* _Exercise materials_
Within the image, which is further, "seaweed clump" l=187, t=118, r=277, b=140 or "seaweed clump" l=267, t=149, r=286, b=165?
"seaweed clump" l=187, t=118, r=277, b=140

--

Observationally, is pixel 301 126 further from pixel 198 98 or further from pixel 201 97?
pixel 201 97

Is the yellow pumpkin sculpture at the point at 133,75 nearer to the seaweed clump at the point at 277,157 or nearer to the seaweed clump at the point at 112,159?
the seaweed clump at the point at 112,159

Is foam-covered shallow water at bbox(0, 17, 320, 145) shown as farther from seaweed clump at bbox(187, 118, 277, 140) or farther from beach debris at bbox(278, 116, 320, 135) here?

* _Set task_
Put the lines into a numbered list, starting with the line that contains "Is the yellow" and going on through the line that contains "Is foam-covered shallow", and leave out any blank lines.

* _Response to this exercise_
1. Is the yellow pumpkin sculpture at the point at 133,75 nearer to the seaweed clump at the point at 277,157 or nearer to the seaweed clump at the point at 112,159?
2. the seaweed clump at the point at 112,159
3. Is foam-covered shallow water at bbox(0, 17, 320, 145) shown as farther from seaweed clump at bbox(187, 118, 277, 140) or farther from beach debris at bbox(278, 116, 320, 135) here?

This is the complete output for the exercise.